David also, of course, made time to pursue his own interests. At golf, he achieved a handicap of six in his early seventies and invariably won our annual challenge match at Puckrup. He was especially pleased that on his best form he could go round the golf course in less than his age, rightly boasting that it was something that Tiger Woods and Rory McIlroy had never done. He regularly attended Test matches at Lord’s, queuing in the early hours to gain his favourite seats in the Allen stand, one of which was usually reserved for Richard Lloyd. He was an art enthusiast, periodically visiting the National Portrait Gallery, the Tate, the Wallace collection and the house of Samuel Johnson – another hero. Such visits might also include Handel’s house in Brook Street, and as this signifies, it was music – the activity which David practised from his earliest days learning the violin with Dorothy Dalrymple of Bratton – that became his predominant interest in retirement: as a long-standing member of this church’s choir, Cantus and the Wheatsheaf consort; and as the founder with Laura, with whom he shared many interests in his later years, of the Barnsford singers.

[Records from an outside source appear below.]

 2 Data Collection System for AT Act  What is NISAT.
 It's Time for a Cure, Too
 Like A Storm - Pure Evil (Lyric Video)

But there are three other golden threads that have run through the latter part of David’s life: his children, of whom he was justly proud. Jim, living in Faversham with his wife Jo and three children, has undertaken a career in transport and is a director of one of the leading international transport consultancies; Lucy, who lives in Shepshed with her partner Barbara and their dog Holly, has pursued a varied career, including time as a driving instructor, work for DHL and more recently as a carer; and Matthew, now living in Cheddar with his wife Sophie and their four children, runs a well-established and successful European business. The varied course of their lives, the happiness in their personal relationships and the joy in the arrival of the seven grandchildren gave David enormous pleasure over many years.

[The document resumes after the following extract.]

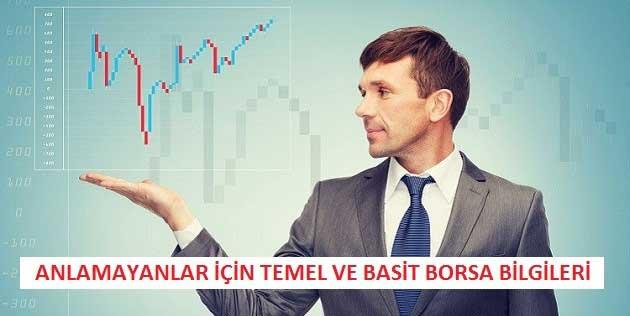 Anlamayanlar için Temel ve Basit Borsa Bilgileri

Finally, if I may end on a personal note, it was music that bought David and myself together for the last time – last October in Llandaff Cathedral, where I had the privilege of singing three choral services with the Wheatsheaf consort. Standing next to David in the choir stalls on Decani in that place, I marvelled at both his musicianship and his ability to sing the weekend offices in a sweet baritone voice in his mid-eighties. That was the last time we met, but not quite our last communication, for I received his Christmas card – with a signature as clear as it had been when he signed his Hereford governors’ reports nearly fifty years earlier – a card which featured three magi as depicted on a sixth century church mosaic in Ravenna. This photograph, incidentally, was taken on one of his two trips last year to Italy, a country which he particularly loved.

So as it was fitting that David was born on the day dedicated to all English saints, it was also appropriate that he died on the feast of the Epiphany. For David was a wise man, a good and loyal friend and, above all, a devoted husband, partner, brother, father and grandfather. May David rest in peace with the saints, and in this Epiphany season, ascend to the heavenly choir.